- TASK DESCRIPTION: Quote the records in full and leave their pictures out.
--------------------
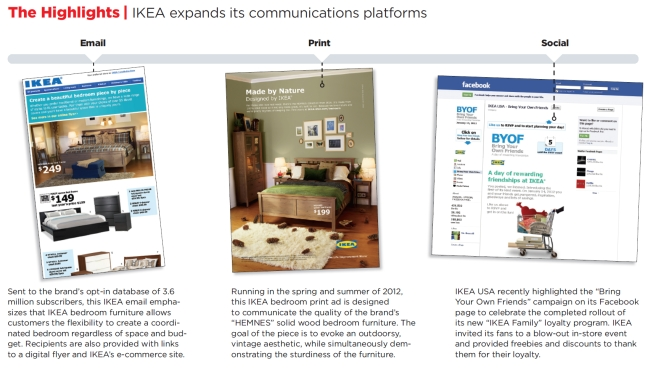 How-IKEA-Successfully-Integrated-Its-Direct-Mail-with-Digital-Channels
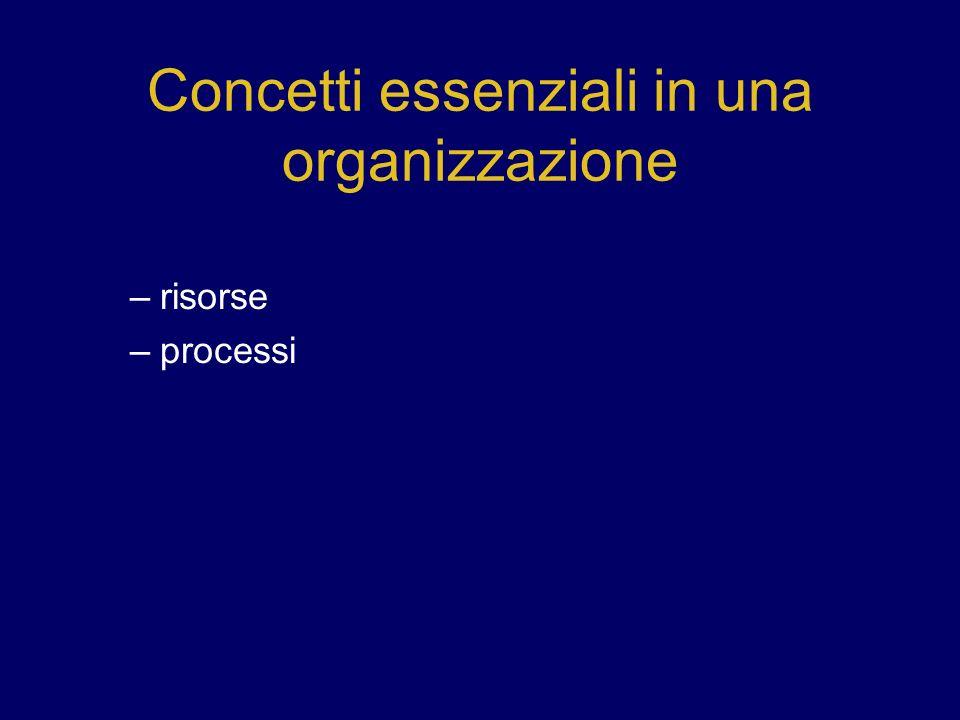 Concetti essenziali in una organizzazione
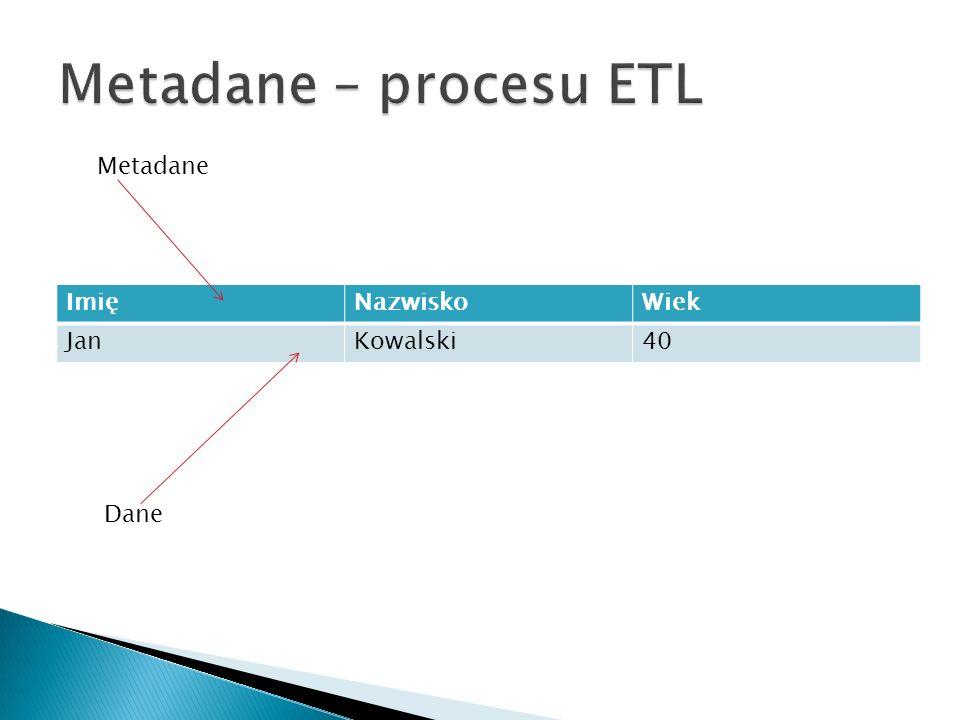 Metadane – procesu ETL Metadane Imię Nazwisko Wiek Jan Kowalski 40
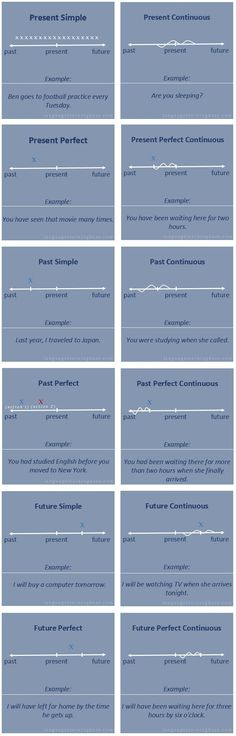 Verb tenses with timelines - learn English,verb,tenses,grammar,english English Grammar Tenses, English Verbs, English Writing, English Study, English Lessons, English Vocabulary, Learn English Grammar, English Tenses Chart, Learn English Kid
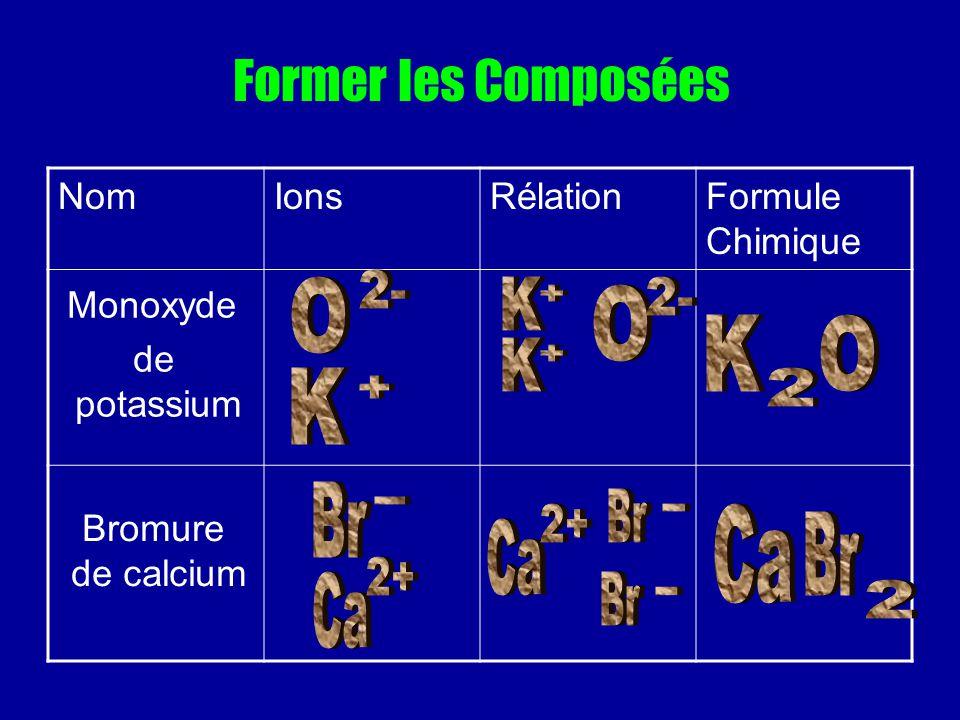 Former les Composées NomIonsRélationFormule Chimique Monoxyde de potassium Bromure de calcium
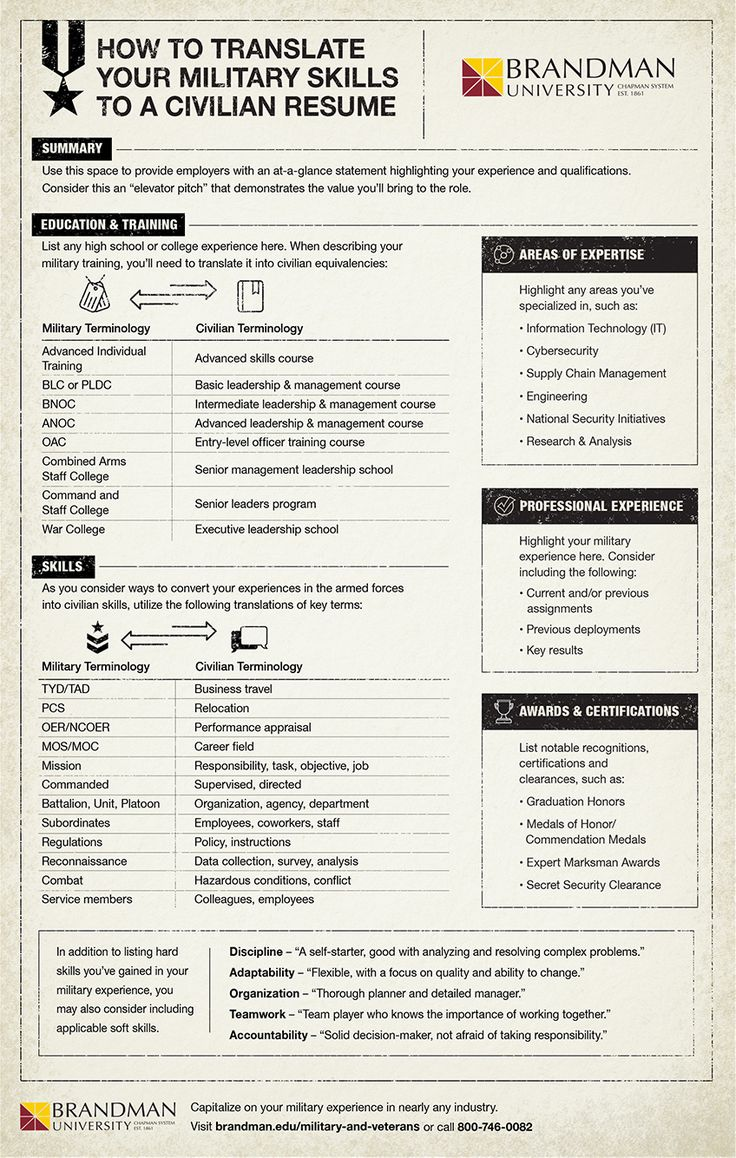 An Easy How to Write a Military to Civilian Resume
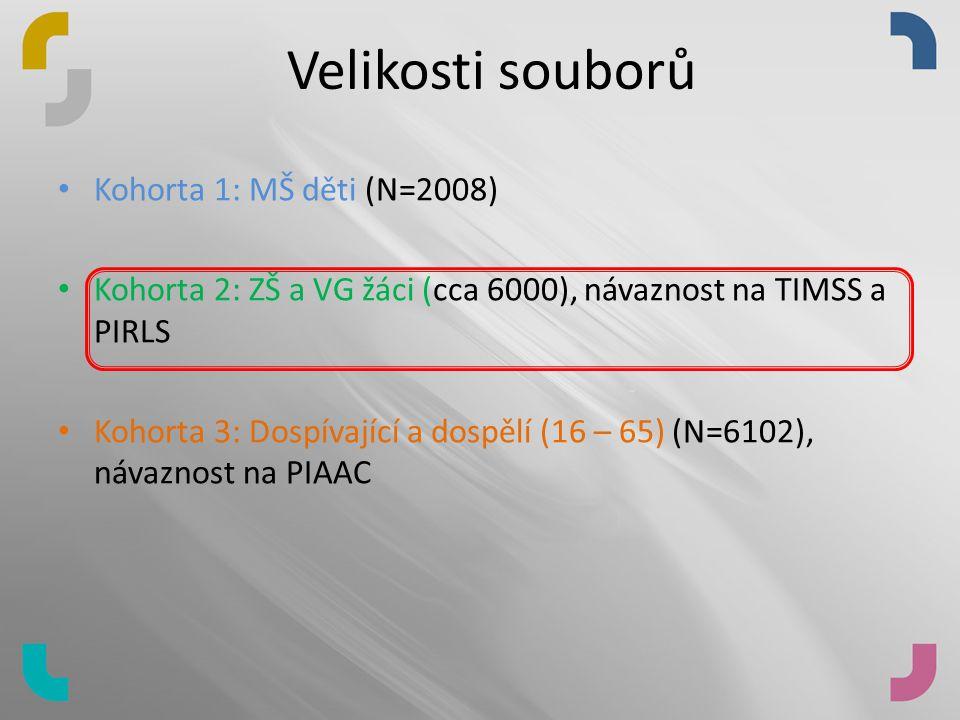 Velikosti souborů Kohorta 1: MŠ děti (N=2008) Kohorta 2: ZŠ a VG žáci (cca 6000), návaznost na TIMSS a PIRLS Kohorta 3: Dospívající a dospělí (16 – 65) (N=6102), návaznost na PIAAC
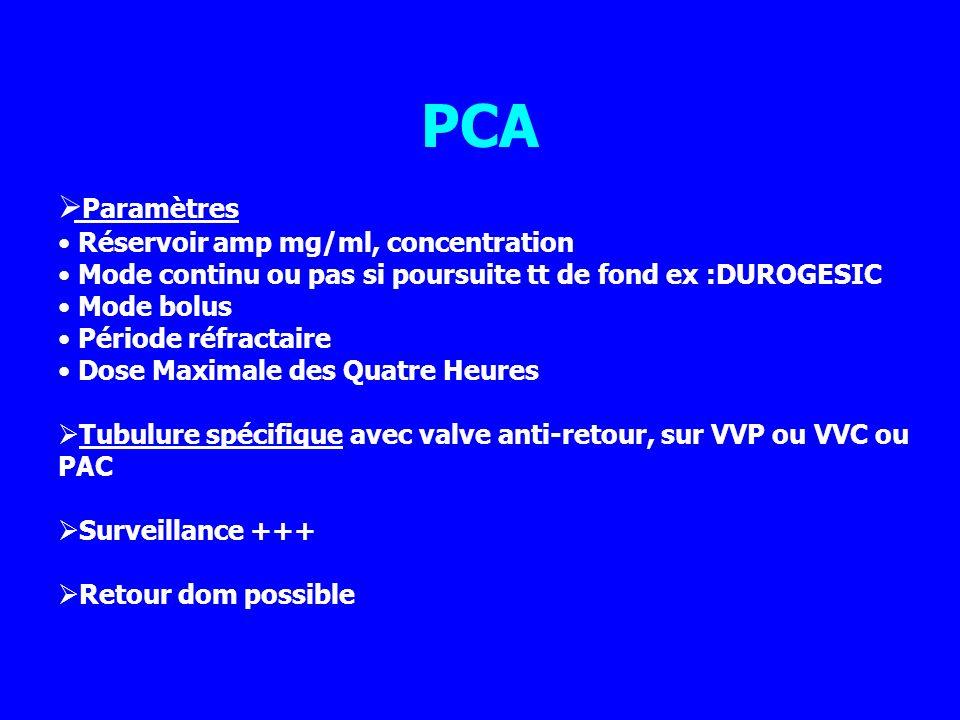 PCA Paramètres Réservoir amp mg/ml, concentration
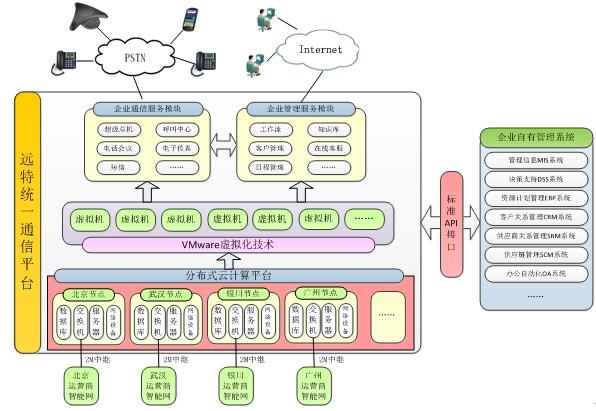 图3 远特统一通信平台技术架构 远特统一通信平台采用的关键技术包括: 3.1 开放式网格服务架构(OGSA) 开放式网格服务架构(OGSA)通过标准的界面和约定来创建、终止、管理瞬时服务并进行动态管理。使用基于XML语言的网络服务定义语言(WDSL),用数据或可执行的内容来表达信息,这些方法把服务和现有的SOAP,MIME和HTTP联系起来。利用开放式网格计算技术(OGSA),远特统一通信平台对通信数据的传输和交互作了大量优化,让部署在全国各地的分布式云节点作为网格的一个单元参与数据计算,每个云节点既是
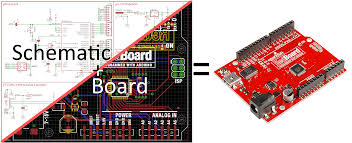 how to install and setup eagle learn sparkfun com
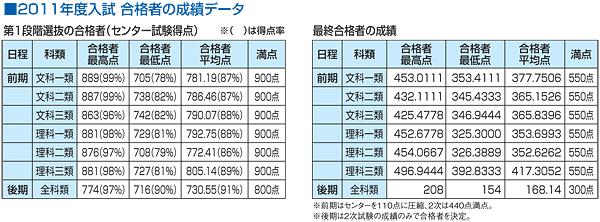 2011年度入試 合格者の成績データ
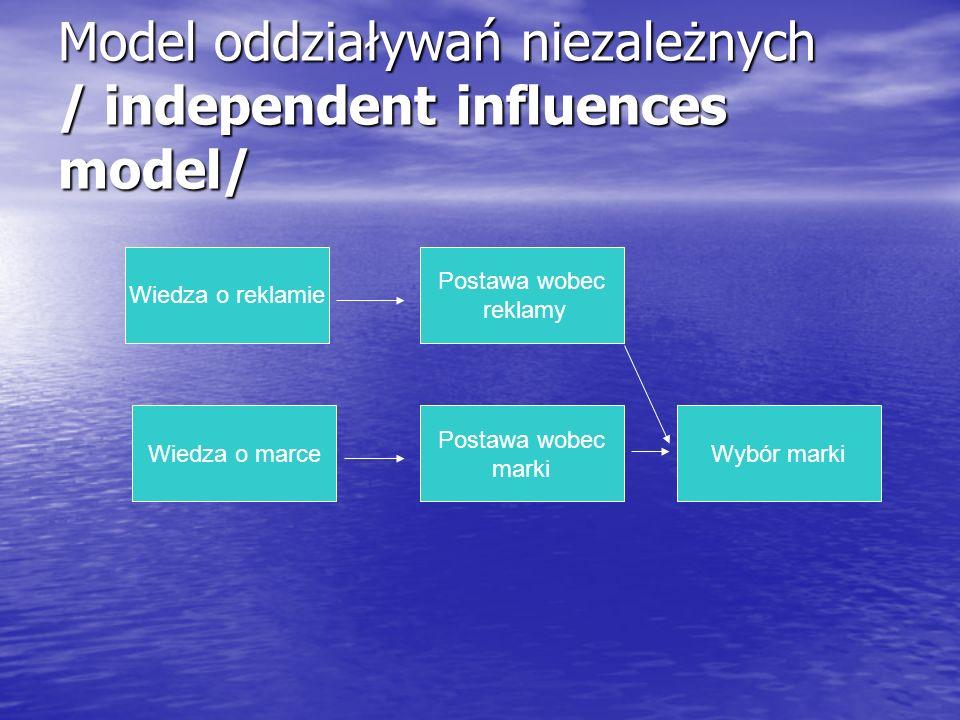 Model oddziaływań niezależnych / independent influences model/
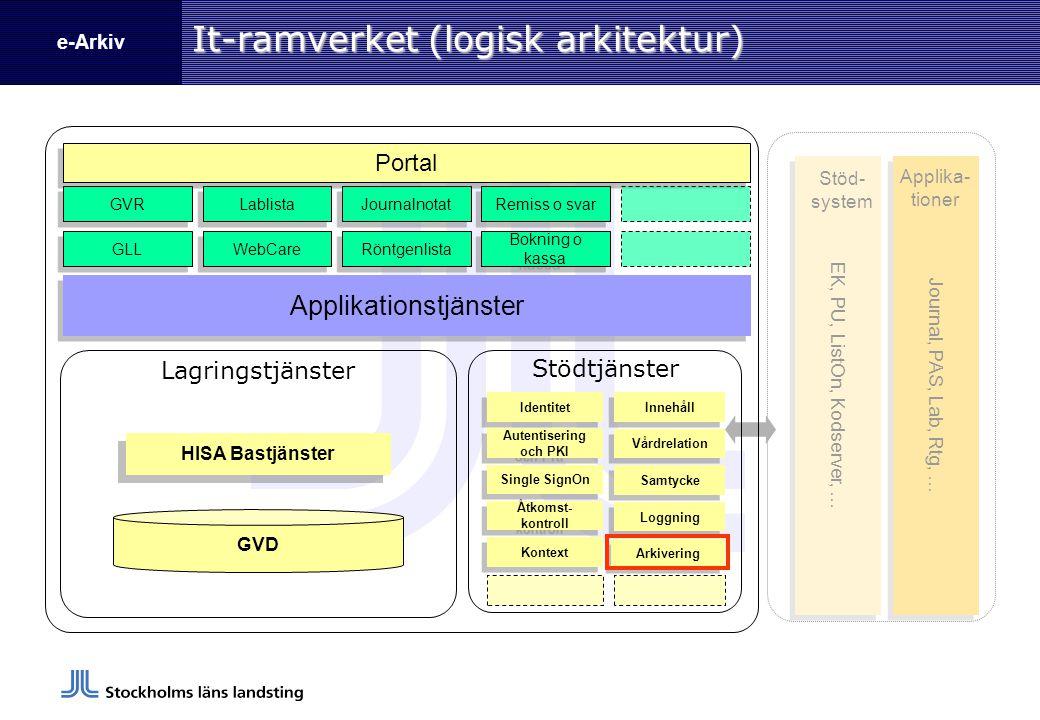 It-ramverket (logisk arkitektur)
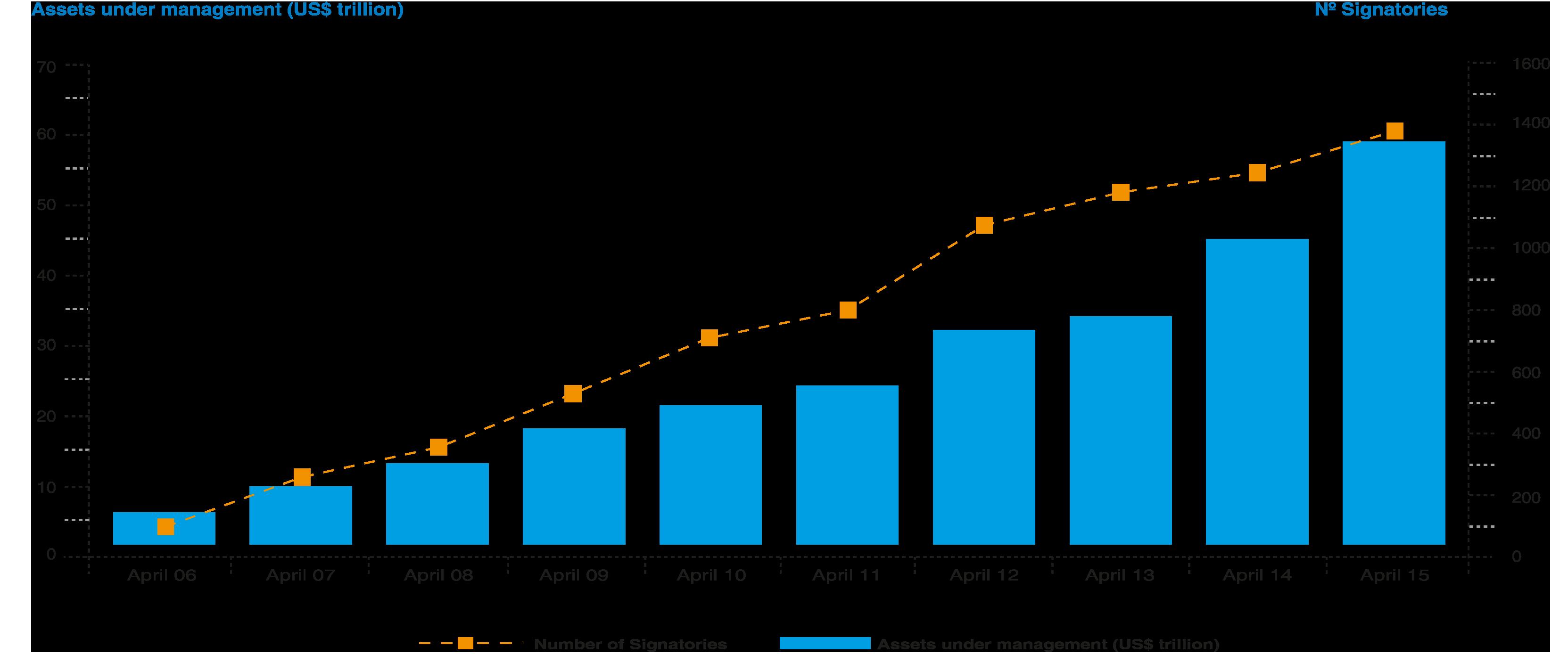 sig_growth-april-2015.png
--------------------
- RESULT:
 How-IKEA-Successfully-Integrated-Its-Direct-Mail-with-Digital-Channels
 Concetti essenziali in una organizzazione
 Metadane – procesu ETL Metadane Imię Nazwisko Wiek Jan Kowalski 40
 Verb tenses with timelines - learn English,verb,tenses,grammar,english English Grammar Tenses, English Verbs, English Writing, English Study, English Lessons, English Vocabulary, Learn English Grammar, English Tenses Chart, Learn English Kid
 Former les Composées NomIonsRélationFormule Chimique Monoxyde de potassium Bromure de calcium
 An Easy How to Write a Military to Civilian Resume
 Velikosti souborů Kohorta 1: MŠ děti (N=2008) Kohorta 2: ZŠ a VG žáci (cca 6000), návaznost na TIMSS a PIRLS Kohorta 3: Dospívající a dospělí (16 – 65) (N=6102), návaznost na PIAAC
 PCA Paramètres Réservoir amp mg/ml, concentration
 图3 远特统一通信平台技术架构 远特统一通信平台采用的关键技术包括: 3.1 开放式网格服务架构(OGSA) 开放式网格服务架构(OGSA)通过标准的界面和约定来创建、终止、管理瞬时服务并进行动态管理。使用基于XML语言的网络服务定义语言(WDSL),用数据或可执行的内容来表达信息,这些方法把服务和现有的SOAP,MIME和HTTP联系起来。利用开放式网格计算技术(OGSA),远特统一通信平台对通信数据的传输和交互作了大量优化,让部署在全国各地的分布式云节点作为网格的一个单元参与数据计算,每个云节点既是
 how to install and setup eagle learn sparkfun com
 2011年度入試 合格者の成績データ
 Model oddziaływań niezależnych / independent influences model/
 It-ramverket (logisk arkitektur)
 sig_growth-april-2015.png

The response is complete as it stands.